Kendall Stewart onstage

Callista Bee presents a system for content-based media search in DNA

Researchers in the Molecular Information Systems Lab (MISL) have taken another step forward in their quest to develop a next-generation data storage system with the introduction of new mechanisms for content-based similarity search of digital data stored in synthetic DNA. The team, which includes researchers from the University of Washington and Microsoft, took home the Best Student Paper Award in recognition of its work from the 24th International Conference on DNA Computing and Molecular Programming (DNA 24) in October.

The winning paper describes an end-to-end DNA-based architecture for content-based similarity search of stored media — in this case, image files. The MISL team’s contribution includes a novel neural-network-based sequence encoder trained on more than 30,000 images from the Caltech256 image dataset, and a laboratory experiment demonstrating the technique on a set of 100 test images.

Instead of encoding and storing the complete image files, the researchers concentrated on building a database for storing and retrieving their associated metadata. Each image’s encoded DNA strand includes a “feature sequence” representing its semantic features, as well as an “ID sequence” pointing to the location of the complete file in another database.

By adapting a technique from the machine learning community called “semantic hashing” to work with DNA sequences, the team designed an encoder to output feature sequences that react more strongly with the feature sequences of similar images. This enables a molecular “fishing hook”: when a molecule representing a query image is added to the database, similar images react with and stick to the query.

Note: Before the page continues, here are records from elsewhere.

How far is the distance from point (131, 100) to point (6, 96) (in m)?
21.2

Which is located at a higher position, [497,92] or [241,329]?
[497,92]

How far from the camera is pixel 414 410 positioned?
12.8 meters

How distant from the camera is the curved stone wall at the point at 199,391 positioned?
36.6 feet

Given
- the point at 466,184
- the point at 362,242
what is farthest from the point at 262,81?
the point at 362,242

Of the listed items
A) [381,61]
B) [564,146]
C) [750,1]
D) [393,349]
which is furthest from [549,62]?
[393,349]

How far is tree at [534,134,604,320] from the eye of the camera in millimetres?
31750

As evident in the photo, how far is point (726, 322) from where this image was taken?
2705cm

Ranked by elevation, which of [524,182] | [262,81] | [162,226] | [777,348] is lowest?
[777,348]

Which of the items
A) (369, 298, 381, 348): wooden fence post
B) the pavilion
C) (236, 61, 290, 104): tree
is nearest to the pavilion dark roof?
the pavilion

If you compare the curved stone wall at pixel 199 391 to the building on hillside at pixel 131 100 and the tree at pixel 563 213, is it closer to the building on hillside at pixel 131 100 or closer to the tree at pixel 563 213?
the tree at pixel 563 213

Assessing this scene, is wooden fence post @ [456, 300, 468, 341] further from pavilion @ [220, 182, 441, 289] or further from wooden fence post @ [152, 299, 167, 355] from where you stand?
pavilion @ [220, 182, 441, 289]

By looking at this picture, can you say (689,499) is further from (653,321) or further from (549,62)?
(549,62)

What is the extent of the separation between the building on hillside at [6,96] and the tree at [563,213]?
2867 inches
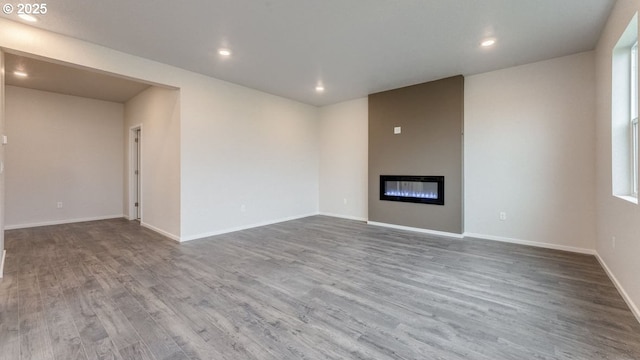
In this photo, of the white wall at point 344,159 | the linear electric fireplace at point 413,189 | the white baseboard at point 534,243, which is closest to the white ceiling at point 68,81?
the white wall at point 344,159

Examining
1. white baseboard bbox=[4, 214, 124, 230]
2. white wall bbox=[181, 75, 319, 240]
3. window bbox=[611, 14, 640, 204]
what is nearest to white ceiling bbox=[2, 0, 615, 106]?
window bbox=[611, 14, 640, 204]

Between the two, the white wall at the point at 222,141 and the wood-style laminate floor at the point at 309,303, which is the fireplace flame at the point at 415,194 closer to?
the wood-style laminate floor at the point at 309,303

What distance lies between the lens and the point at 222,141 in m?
4.78

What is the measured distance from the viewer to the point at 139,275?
292 centimetres

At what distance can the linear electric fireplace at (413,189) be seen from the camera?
4.74m

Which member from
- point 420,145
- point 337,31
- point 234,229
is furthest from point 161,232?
point 420,145

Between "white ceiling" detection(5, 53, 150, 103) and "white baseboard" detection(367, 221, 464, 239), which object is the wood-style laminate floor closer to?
"white baseboard" detection(367, 221, 464, 239)

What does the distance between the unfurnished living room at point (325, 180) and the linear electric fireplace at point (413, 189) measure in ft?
0.15

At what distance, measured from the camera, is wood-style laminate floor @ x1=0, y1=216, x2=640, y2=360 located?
5.67 feet

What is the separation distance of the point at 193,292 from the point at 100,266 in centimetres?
161

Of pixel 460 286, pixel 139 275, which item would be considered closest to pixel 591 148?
pixel 460 286

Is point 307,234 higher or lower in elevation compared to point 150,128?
lower

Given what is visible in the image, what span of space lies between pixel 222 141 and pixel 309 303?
3492 millimetres

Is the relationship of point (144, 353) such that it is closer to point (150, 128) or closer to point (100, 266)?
point (100, 266)
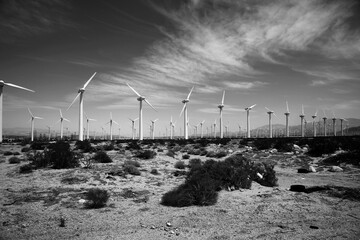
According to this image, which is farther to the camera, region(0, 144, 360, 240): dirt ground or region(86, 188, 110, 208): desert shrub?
region(86, 188, 110, 208): desert shrub

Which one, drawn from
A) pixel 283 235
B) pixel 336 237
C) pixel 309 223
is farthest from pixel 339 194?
pixel 283 235

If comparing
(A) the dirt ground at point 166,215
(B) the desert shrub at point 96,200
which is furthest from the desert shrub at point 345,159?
(B) the desert shrub at point 96,200

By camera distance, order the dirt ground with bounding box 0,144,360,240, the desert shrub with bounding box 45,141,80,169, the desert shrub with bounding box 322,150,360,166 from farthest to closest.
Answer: the desert shrub with bounding box 322,150,360,166 → the desert shrub with bounding box 45,141,80,169 → the dirt ground with bounding box 0,144,360,240

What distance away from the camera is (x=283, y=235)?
5.90m

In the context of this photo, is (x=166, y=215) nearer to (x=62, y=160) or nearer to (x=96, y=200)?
(x=96, y=200)

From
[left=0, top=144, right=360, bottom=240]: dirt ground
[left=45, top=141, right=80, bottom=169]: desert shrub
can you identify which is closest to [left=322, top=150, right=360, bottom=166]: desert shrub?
[left=0, top=144, right=360, bottom=240]: dirt ground

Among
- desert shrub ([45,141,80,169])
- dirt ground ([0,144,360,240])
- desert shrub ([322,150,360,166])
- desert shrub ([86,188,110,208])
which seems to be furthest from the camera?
desert shrub ([322,150,360,166])

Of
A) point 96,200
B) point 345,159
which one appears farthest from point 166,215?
point 345,159

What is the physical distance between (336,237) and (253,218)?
2224mm

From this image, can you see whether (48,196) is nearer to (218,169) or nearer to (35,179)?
(35,179)

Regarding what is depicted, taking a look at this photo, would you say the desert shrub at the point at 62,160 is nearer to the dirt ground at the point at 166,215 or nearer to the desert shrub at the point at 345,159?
the dirt ground at the point at 166,215

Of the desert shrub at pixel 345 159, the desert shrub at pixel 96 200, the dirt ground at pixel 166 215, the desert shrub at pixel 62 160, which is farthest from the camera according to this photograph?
the desert shrub at pixel 345 159

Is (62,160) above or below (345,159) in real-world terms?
above

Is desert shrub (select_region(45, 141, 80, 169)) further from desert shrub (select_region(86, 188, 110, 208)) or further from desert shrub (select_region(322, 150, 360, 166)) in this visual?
desert shrub (select_region(322, 150, 360, 166))
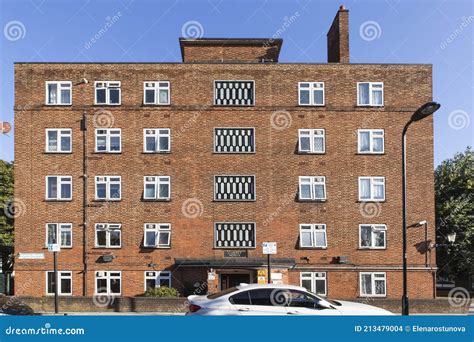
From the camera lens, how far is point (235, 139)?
104 ft

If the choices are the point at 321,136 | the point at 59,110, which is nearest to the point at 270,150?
the point at 321,136

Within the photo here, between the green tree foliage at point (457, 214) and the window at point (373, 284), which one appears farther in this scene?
the green tree foliage at point (457, 214)

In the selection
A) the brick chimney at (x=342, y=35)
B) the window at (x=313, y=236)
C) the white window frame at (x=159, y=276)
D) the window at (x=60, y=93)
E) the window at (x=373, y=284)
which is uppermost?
the brick chimney at (x=342, y=35)

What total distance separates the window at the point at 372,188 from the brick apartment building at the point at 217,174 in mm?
64

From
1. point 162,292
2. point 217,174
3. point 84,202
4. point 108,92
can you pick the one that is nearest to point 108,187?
point 84,202

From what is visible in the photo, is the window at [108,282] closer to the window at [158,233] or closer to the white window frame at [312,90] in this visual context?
the window at [158,233]

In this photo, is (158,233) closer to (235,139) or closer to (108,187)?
(108,187)

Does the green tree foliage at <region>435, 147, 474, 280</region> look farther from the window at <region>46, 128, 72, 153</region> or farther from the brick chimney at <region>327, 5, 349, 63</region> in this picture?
the window at <region>46, 128, 72, 153</region>

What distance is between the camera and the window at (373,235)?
103 feet

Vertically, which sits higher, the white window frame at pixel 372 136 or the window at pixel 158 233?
the white window frame at pixel 372 136

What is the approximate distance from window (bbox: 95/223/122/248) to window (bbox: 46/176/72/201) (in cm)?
278

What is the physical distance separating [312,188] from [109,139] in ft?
43.6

The resulting query-target pairs can then be extracted using standard laboratory techniques like magnetic bead filtration.

Diagram of the training methodology showing training images of binoculars and a sailboat.

The training methodology used for the sequence encoder. A neural network translates images into DNA sequences, which are compared for similarity. If the sequences are similar but the images are not – or vice versa – the neural network is updated to increase its accuracy.

According to Allen School Ph.D. student and lead author Callista Bee, this type of efficient, content-based search mechanism will be key to unlocking DNA’s potential as the digital storage medium of the future.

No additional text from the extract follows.